У меня в комнате летает комар. Откуда он взялся?
Благодарю за глазастые объявления о моих книгах.
Киселевой М. В., 2 ноября 1888*
516. М. В. КИСЕЛЕВОЙ
2 ноября 1888 г. Москва.
2 ноября.
Уважаемая Мария Владимировна! Маша получила от Вас письмо* и вкратце рассказала мне его содержание. Ваше душевное состояние вынуждает меня говорить с Вами серьезно и прямо, и я серьезно, честным словом уверяю Вас, что Сережа совершенно здоров, весел, не кашляет, что он по-прежнему хороший мальчуган, учится недурно и — короче говоря — ни в его здоровье, ни в поведении, ни в образе жизни ничего не замечается такого, что могло бы внушать хотя бы даже маленькие подозрения или опасения. Честное слово — повторяю. Он по-прежнему ходит на голове, ласков, искренен, грустит по Бабкине и жадно ждет санного пути, когда Вы приедете к нам, и Рождества, когда мы приедем к Вам.
Я обещаю, что если случится что-нибудь, немедленно, ничего не утаивая, уведомить Вас. Ведь Вы знаете отлично, что я не имею права скрывать от Вас и от Алексея Сергеевича ничего, что может так или иначе угрожать Сергею.
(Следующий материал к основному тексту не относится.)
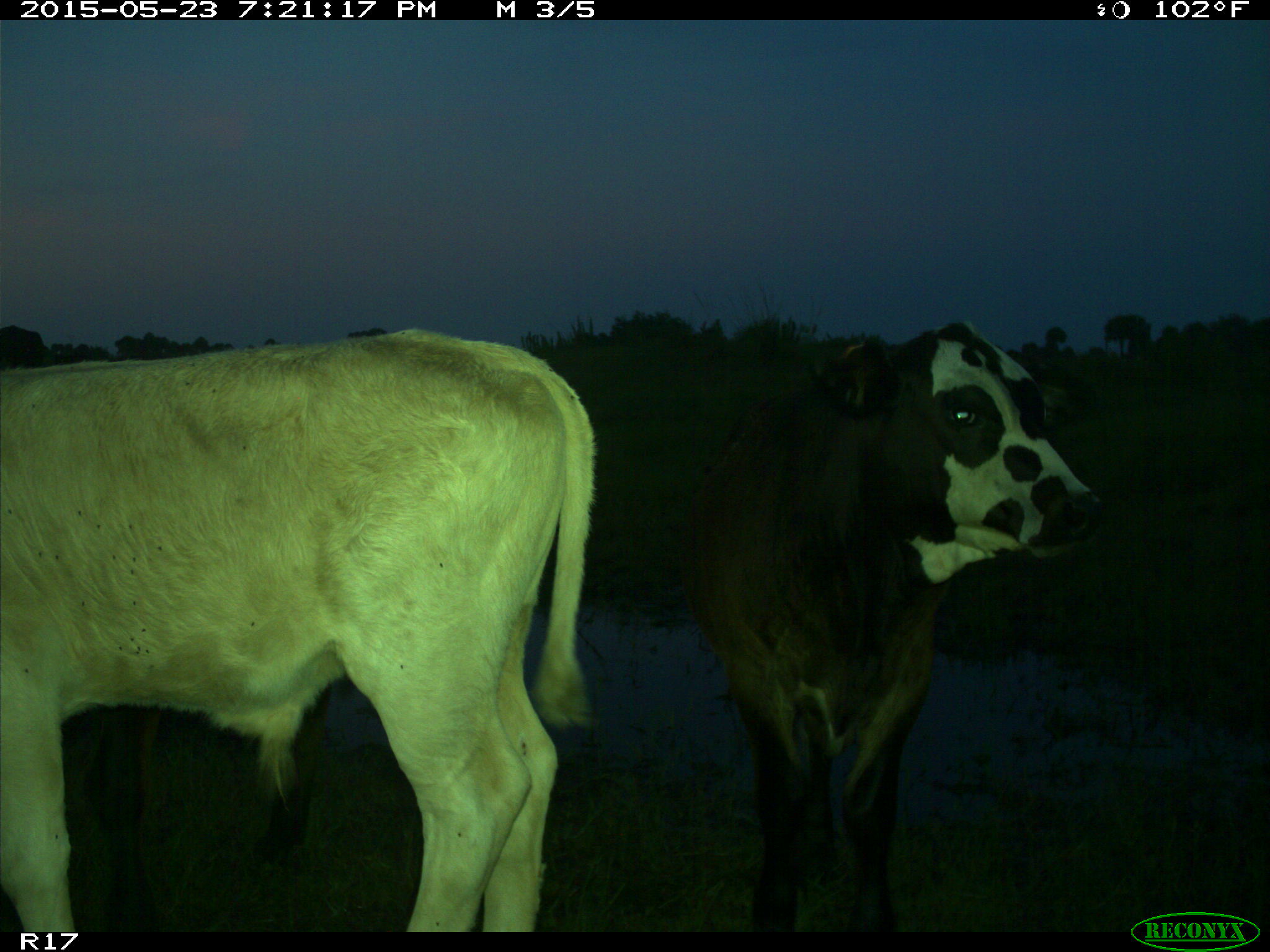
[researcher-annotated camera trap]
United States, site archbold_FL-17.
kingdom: Animalia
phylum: Chordata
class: Mammalia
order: Artiodactyla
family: Bovidae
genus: Bos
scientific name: Bos taurus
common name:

Каждое утро, лежа в постели, я слышу, как что-то громоздкое кубарем катится вниз по лестнице и чей-то крик ужаса: это Сережа идет в гимназию, а Ольга провожает его. Каждый полдень я вижу в окно, как он в длинном пальто и с товарным вагоном на спине, улыбающийся и розовый, идет из гимназии. Вижу, как он обедает, как занимается, как шалит, и до сих пор не видел и тени такого, что могло бы заставить меня призадуматься серьезно насчет его здоровья или чего-нибудь другого.